TEMPO Interactive, Jakarta:The Merauke Integrated Food and Energy Estate (MIFEE) Program has been accused of disenfranchising local farmers in Papua. Berry N. Furqon, director of the Indonesian Forum for the Environment (Walhi), said that more than 100,000 ha of forest had been cut down for the project, including the sago forest on which the locals depend upon.
Abet Nego Tarigan, executive director of Sawit Watch, called on the United Nations to cancel the project. Abet said the MIFEE could endanger Indonesia as it allows companies rather than farmers to control the food supply.
The MIFEE project was inaugurated by Agriculture Minister Suswono on August 11 last year. The program sees plantations in Merauke managed by companies that also manage the local farmers. One million ha, divided in five clusters, has been allocated for the program.
As many as 32 companies have obtained principle licenses and will operate in a range of plantation sectors, namely palm oil, sugar cane and corn among others. Companies that have invested in the program include Wilmar, Sinarmas, Bakrie Sumatera Plantation, Medco, Bangun Cipta Sarana and Artha Graha.
2) Indonesia Turns Back on Papua Food Bowl Plan
Faisal Maliki Baskoro | August 15, 2011
After two years with little progress, the government is considering shifting the location of its planned food estate to East Kalimantan from Papua because of the availability of land.
Suswono, the agriculture minister, on Monday said there was 200,000 hectares of land in East Kalimantan that could be used as an agriculture cluster. Under its plan, the Merauke Food Industrial Estate would have about 2 million hectares.

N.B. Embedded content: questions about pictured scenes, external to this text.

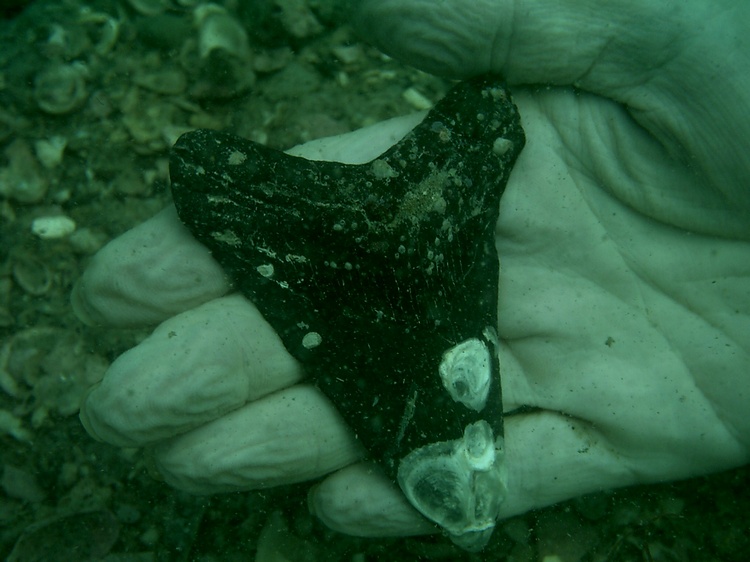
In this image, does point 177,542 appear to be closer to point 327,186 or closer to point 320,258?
point 320,258

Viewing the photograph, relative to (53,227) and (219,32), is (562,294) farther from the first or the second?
(53,227)

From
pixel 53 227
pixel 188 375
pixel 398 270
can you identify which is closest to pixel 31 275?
pixel 53 227

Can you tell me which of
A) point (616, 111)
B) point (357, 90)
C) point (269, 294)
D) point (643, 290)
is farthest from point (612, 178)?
point (357, 90)

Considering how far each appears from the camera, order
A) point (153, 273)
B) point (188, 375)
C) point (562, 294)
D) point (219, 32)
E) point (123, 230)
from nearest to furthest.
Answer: point (188, 375), point (153, 273), point (562, 294), point (123, 230), point (219, 32)

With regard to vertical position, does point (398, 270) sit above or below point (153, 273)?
above

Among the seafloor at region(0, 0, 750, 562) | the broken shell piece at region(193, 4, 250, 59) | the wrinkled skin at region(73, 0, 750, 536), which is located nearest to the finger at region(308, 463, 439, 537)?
the wrinkled skin at region(73, 0, 750, 536)

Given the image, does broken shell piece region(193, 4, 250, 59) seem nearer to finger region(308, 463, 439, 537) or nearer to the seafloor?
the seafloor

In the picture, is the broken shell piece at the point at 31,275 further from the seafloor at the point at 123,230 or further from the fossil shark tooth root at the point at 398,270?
the fossil shark tooth root at the point at 398,270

“The principle of the food estate is finding enough land for an agricultural zone. It doesn’t have to be in Papua,” he said. “[The East Kalimantan site] may not as big as Merauke, but it is more feasible. It has been two years since we floated the plan, but there has been no progress at all.”

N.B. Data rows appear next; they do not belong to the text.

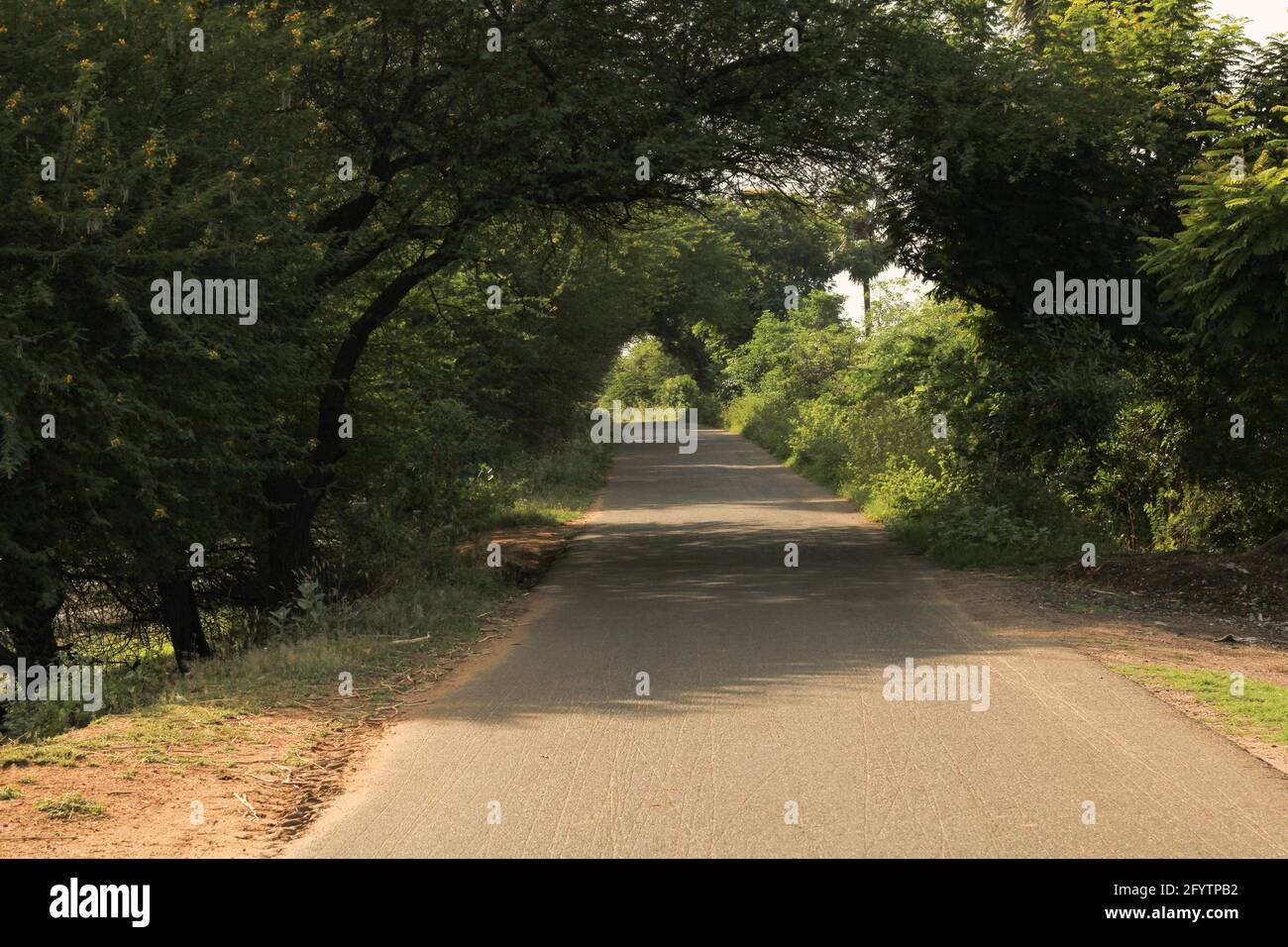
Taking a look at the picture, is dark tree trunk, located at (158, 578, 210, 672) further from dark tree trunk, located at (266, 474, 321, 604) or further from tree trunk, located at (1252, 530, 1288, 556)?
tree trunk, located at (1252, 530, 1288, 556)

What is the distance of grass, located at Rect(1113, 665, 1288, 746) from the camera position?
761 centimetres

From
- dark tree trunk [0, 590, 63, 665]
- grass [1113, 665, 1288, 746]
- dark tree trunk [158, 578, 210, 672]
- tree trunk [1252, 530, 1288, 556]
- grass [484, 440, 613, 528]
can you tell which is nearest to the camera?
grass [1113, 665, 1288, 746]

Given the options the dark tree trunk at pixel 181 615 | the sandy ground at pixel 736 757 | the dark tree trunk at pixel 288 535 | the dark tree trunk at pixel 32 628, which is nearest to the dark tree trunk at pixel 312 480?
the dark tree trunk at pixel 288 535

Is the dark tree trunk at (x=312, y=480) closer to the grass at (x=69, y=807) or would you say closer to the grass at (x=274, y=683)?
the grass at (x=274, y=683)

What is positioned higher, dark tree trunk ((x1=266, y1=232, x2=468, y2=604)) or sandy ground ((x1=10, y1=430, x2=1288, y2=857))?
dark tree trunk ((x1=266, y1=232, x2=468, y2=604))

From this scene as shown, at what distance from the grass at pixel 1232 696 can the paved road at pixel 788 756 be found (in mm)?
291

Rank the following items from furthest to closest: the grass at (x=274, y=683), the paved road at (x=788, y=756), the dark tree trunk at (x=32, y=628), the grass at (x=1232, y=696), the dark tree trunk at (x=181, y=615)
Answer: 1. the dark tree trunk at (x=181, y=615)
2. the dark tree trunk at (x=32, y=628)
3. the grass at (x=1232, y=696)
4. the grass at (x=274, y=683)
5. the paved road at (x=788, y=756)

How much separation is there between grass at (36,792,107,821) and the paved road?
112 cm

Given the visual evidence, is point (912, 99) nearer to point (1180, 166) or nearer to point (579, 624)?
point (1180, 166)

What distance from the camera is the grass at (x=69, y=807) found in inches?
240

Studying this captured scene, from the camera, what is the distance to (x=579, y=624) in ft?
39.4

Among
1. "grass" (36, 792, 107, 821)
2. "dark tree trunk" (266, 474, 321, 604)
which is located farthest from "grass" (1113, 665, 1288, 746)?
"dark tree trunk" (266, 474, 321, 604)

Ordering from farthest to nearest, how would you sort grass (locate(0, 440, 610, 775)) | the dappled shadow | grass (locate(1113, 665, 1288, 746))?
the dappled shadow, grass (locate(1113, 665, 1288, 746)), grass (locate(0, 440, 610, 775))

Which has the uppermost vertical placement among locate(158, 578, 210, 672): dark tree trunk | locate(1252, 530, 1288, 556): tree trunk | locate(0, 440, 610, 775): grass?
locate(1252, 530, 1288, 556): tree trunk
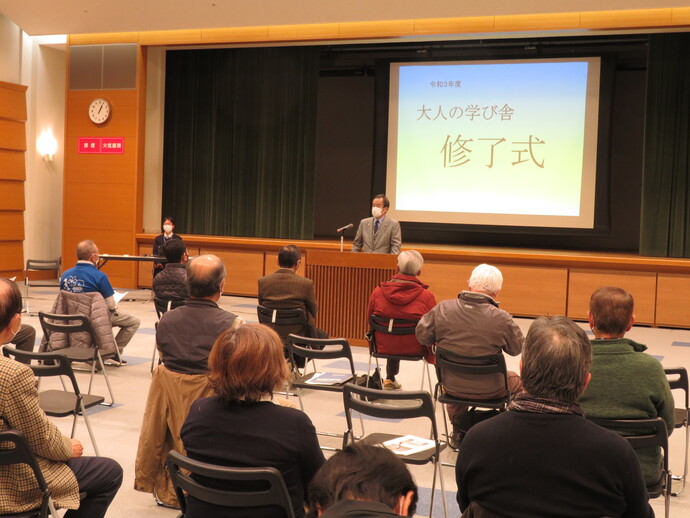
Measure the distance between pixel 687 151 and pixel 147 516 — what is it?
8757mm

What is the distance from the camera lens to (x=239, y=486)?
230 cm

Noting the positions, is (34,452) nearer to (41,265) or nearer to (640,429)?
(640,429)

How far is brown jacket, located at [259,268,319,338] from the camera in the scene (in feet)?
18.9

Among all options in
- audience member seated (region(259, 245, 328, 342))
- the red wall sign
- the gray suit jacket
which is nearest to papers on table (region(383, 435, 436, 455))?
audience member seated (region(259, 245, 328, 342))

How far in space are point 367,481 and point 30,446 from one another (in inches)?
58.3

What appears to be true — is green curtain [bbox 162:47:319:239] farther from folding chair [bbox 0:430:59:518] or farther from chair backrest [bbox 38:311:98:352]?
folding chair [bbox 0:430:59:518]

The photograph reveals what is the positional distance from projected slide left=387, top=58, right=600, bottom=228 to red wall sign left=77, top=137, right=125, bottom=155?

Suswono said land clearance regulations were partly to blame for the slow progress.
“The construction of the Merauke food estate was obstructed by lack of regulation to clear necessary land,’’ Suswono said.
The government annually imports 2 million tons each of rice and soybean, and the nation needs to be able to feed its people without importing food, he said.
He said the government and potential investors would seek suitable areas for producing the two crops.
“The land in East Kalimantan is good for planting rice,” he said. To grow soybean, the ministry would need at least 500,000 hectares, and the government was still looking for land in Kalimantan.
While East Kalimantan has 200,000 hectares of land free, the West Kalimantan administration said it could provide 100,000 hectares of land, he said.
Suswono said farmland would not interfere with the preservation of forests. “We will be using open land, and probably convert production forests to farms. We will also empower local people to get involved in the program.”